Ich flog von Zeit zu Zeit über das Wochenende zur Werft, um den Bau zu beaufsichtigen, wohnte immer im selben Hotel, das sich allmählich zu ei-nem Treffpunkt der Sencora Geschädigten entwickelte. Nicht nur mir erging es schlecht mit meinem Yachtbau, auch die Beauftragten der Megayachteigner klagten über extreme Verzögerungen und Baustillstand trotz millionenschwerer Zahlungen. Klatsch und Spekulationen, wo das Geld für die Schiffe hinflösse, würzten –neben kleinen Flirts- die abendlichen Unterhaltungen.
Ein neuer Schock, der mein Projekt wieder in Frage stellte, ließ nicht lange auf sich warten. Don Dennison informierte mich, dass die Werft erneut zahlungsunfähig sei und in der Nähe von Istanbul, neu starten würde.  Dort wurde mein Schiff nach 36 statt 12 Monaten Bauzeit fertiggestellt. Der Albtraum vorbei. Das Schiff wurde auf den Namen Kallisto VII getauft und zu Tests zu Wasser gelassen. Ein wundervoller Augenblick, mein Boot, das mich so viele Nerven gekostet hat, in seinem Element zu erleben. Natürlich ist sie keine Wally, dazu ist sie viel zu klein. Gleichwohl macht die Kallisto ihrem Namen alle Ehre.

Kallisto, die jungfräuliche Nymphe aus dem Gefolge der olympischen Göttin Artemis, war Inbegriff der Schönheit, und wurde von Zeus, in Gestalt eines Bären, verführt, obwohl sie der Göttin Keuschheit geschworen hatte.

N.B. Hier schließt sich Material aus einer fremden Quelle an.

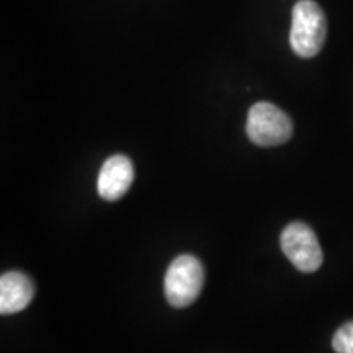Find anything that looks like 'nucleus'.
Returning <instances> with one entry per match:
<instances>
[{
    "instance_id": "2",
    "label": "nucleus",
    "mask_w": 353,
    "mask_h": 353,
    "mask_svg": "<svg viewBox=\"0 0 353 353\" xmlns=\"http://www.w3.org/2000/svg\"><path fill=\"white\" fill-rule=\"evenodd\" d=\"M205 285V268L195 255H179L169 265L164 280L165 298L170 306L187 307L195 303Z\"/></svg>"
},
{
    "instance_id": "7",
    "label": "nucleus",
    "mask_w": 353,
    "mask_h": 353,
    "mask_svg": "<svg viewBox=\"0 0 353 353\" xmlns=\"http://www.w3.org/2000/svg\"><path fill=\"white\" fill-rule=\"evenodd\" d=\"M332 348L337 353H353V321L343 324L334 334Z\"/></svg>"
},
{
    "instance_id": "3",
    "label": "nucleus",
    "mask_w": 353,
    "mask_h": 353,
    "mask_svg": "<svg viewBox=\"0 0 353 353\" xmlns=\"http://www.w3.org/2000/svg\"><path fill=\"white\" fill-rule=\"evenodd\" d=\"M245 131L254 144L262 145V148H273L291 139L293 121L276 105L259 101L249 110Z\"/></svg>"
},
{
    "instance_id": "1",
    "label": "nucleus",
    "mask_w": 353,
    "mask_h": 353,
    "mask_svg": "<svg viewBox=\"0 0 353 353\" xmlns=\"http://www.w3.org/2000/svg\"><path fill=\"white\" fill-rule=\"evenodd\" d=\"M327 38V20L319 3L314 0H299L293 7L290 44L299 57H314L324 48Z\"/></svg>"
},
{
    "instance_id": "4",
    "label": "nucleus",
    "mask_w": 353,
    "mask_h": 353,
    "mask_svg": "<svg viewBox=\"0 0 353 353\" xmlns=\"http://www.w3.org/2000/svg\"><path fill=\"white\" fill-rule=\"evenodd\" d=\"M280 245L286 259L299 272L312 273L319 270L324 260L316 232L304 223H291L283 229Z\"/></svg>"
},
{
    "instance_id": "5",
    "label": "nucleus",
    "mask_w": 353,
    "mask_h": 353,
    "mask_svg": "<svg viewBox=\"0 0 353 353\" xmlns=\"http://www.w3.org/2000/svg\"><path fill=\"white\" fill-rule=\"evenodd\" d=\"M134 180V167L130 157L117 156L108 157L101 165L99 180H97V192L107 201H117L125 196Z\"/></svg>"
},
{
    "instance_id": "6",
    "label": "nucleus",
    "mask_w": 353,
    "mask_h": 353,
    "mask_svg": "<svg viewBox=\"0 0 353 353\" xmlns=\"http://www.w3.org/2000/svg\"><path fill=\"white\" fill-rule=\"evenodd\" d=\"M34 286L28 275L21 272H7L0 278V312L3 316L17 314L32 303Z\"/></svg>"
}]
</instances>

Das rief den Unwillen nicht nur von Artemis, sondern auch von Hera, der stets eifersüchtigen Gattin des Zeus hervor, sodass letzterer Kallisto vor ihr retten musste, indem er sie an den nächtlichen Himmel in das Sternbild des „Großen Bären“ versetzte.

Aber zurück zu den Sea Trials: Natürlich gab es einige Probleme, aber das waren Kleinigkeiten angesichts der hervorragenden Segeleigenschaften und der umwerfenden Ästhetik von Kallisto VII.
Und das Resumé? Ich habe viel gelernt. Das größte Wunder war aber, dass das Schiff trotz der Pleiten der Werft fertig geworden ist und dass das Budget nur unwesentlich überschritten wurde. Ursprünglich hatte ich gedacht, zwei oder drei weitere Schiffe dieses Typs zu bauen und zu vermarkten, aber nach den Erfahrungen mit meinem Projekt und dem Zusammenbruch des Bootsmarkts nach dem Börsen Crash 2009 hat sich diese Idee als Illusion erwiesen. Nach drei herrlichen Segeljahren mit vielen Ausflügen zu den Stätten
antiker Kultur in der Türkei habe ich Kallisto VII verkauft und für die kleiner gewordene Familie eine kleinere Segelyacht, dieses Mal gebraucht und von der Stange, gekauft.